The z-matrix starts after the charge and multiplicity (0 1 in this case). Copy that text, and paste in into the $DATA section of the GAMESS input file.

```
$BASIS GBASIS=N31 NGAUSS=6 NDFUNC=1 NPFUNC=1 DIFFSP=.TRUE. $END
$CONTRL SCFTYP=RHF RUNTYP=OPTIMIZE DFTTYP=B3LYP COORD=ZMT
NZVAR=12 $END
$STATPT OPTTOL=0.0004 NSTEP=100 $END
$DATA
Title
C1
C 6.0 -5.80406 -1.22088 0.00000
O 8.0 -4.73406 -1.22088 0.00000
H 1.0 -6.16072 -0.32416 0.46215
H 1.0 -6.16073 -2.06948 0.54550
H 1.0 -6.16073 -1.26901 -1.00766
H 1.0 -4.41073 -1.17726 0.91348
$END
```

Don’t forget to put COORD=ZMT in $CONTRL so that GAMESS expects Gaussian style z-matrix input. Inputting NZVAR is also required to instruct the program to use internal coordinates.

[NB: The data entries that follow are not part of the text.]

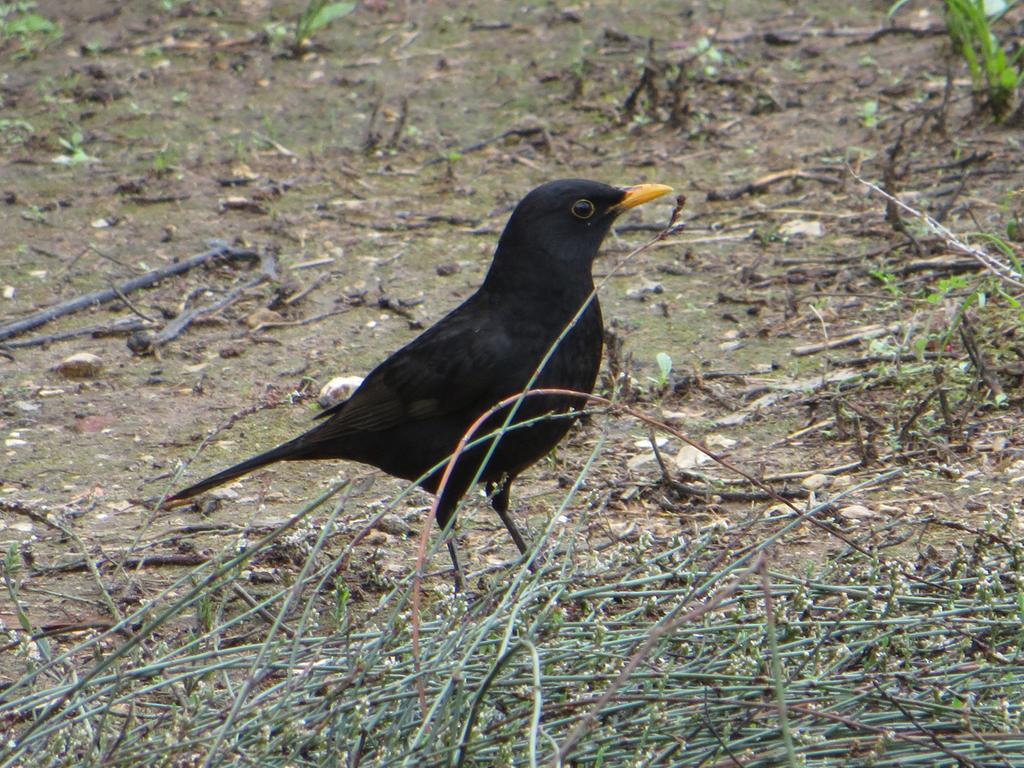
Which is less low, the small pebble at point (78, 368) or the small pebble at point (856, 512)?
the small pebble at point (856, 512)

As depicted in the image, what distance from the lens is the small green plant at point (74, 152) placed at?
8.04m

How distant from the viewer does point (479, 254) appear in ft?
22.6

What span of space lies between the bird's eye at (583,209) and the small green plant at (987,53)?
3.03 metres

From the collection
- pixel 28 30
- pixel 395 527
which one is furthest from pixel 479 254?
pixel 28 30

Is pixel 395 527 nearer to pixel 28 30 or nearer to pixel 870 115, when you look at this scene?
pixel 870 115

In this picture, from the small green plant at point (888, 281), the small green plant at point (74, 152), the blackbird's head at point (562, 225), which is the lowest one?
the small green plant at point (74, 152)

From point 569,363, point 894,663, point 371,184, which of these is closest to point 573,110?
point 371,184

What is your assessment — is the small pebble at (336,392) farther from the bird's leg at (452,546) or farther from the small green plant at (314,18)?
the small green plant at (314,18)

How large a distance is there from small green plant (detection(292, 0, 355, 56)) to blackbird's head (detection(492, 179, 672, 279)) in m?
4.99

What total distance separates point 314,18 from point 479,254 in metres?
2.99

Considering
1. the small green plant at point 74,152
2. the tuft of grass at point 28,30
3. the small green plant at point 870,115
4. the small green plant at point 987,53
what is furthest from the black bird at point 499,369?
the tuft of grass at point 28,30

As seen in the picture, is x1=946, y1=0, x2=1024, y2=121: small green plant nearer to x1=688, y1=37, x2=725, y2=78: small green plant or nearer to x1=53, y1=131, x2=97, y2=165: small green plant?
x1=688, y1=37, x2=725, y2=78: small green plant

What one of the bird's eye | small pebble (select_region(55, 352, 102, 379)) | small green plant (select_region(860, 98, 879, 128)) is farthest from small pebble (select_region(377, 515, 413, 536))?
small green plant (select_region(860, 98, 879, 128))

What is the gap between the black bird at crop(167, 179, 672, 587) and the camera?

The benefit of this method is that you can edit and modify the internal coordinates yourself, if required.

There are also other methods for inputting various types of internal coordinates, but I am not mentioning them here.

## Effect of coordinate choice on optimization

Using internal coordinates usually speeds up the optimization by a large extent. Consider the following benchmark for the water-water system (with B3LYP/6–31+G(d)):

Cartesian coordinates | Delocalised internal coordinates | Z-matrix internal coordinates | |

Number of optimization steps | 21 | 15 | 17 |

Time taken (minutes) | 2.3 | 1.7 | 1.8 |

Optimization of water-water system

As you can see, auto generated internal coordinates are the best choice, and it can cut down the optimization time by a lot.

In case of molecules with rings, the z-matrix method does not work very well. In that case use the auto generation method, or if that fails, use cartesian. Also, there are some systems where the bond angles, or dihedral angles are 180 degrees. Internal coordinates can run into problems in those cases too.[ref-1]

The bottom line is that use cartesian coordinates as the last resort.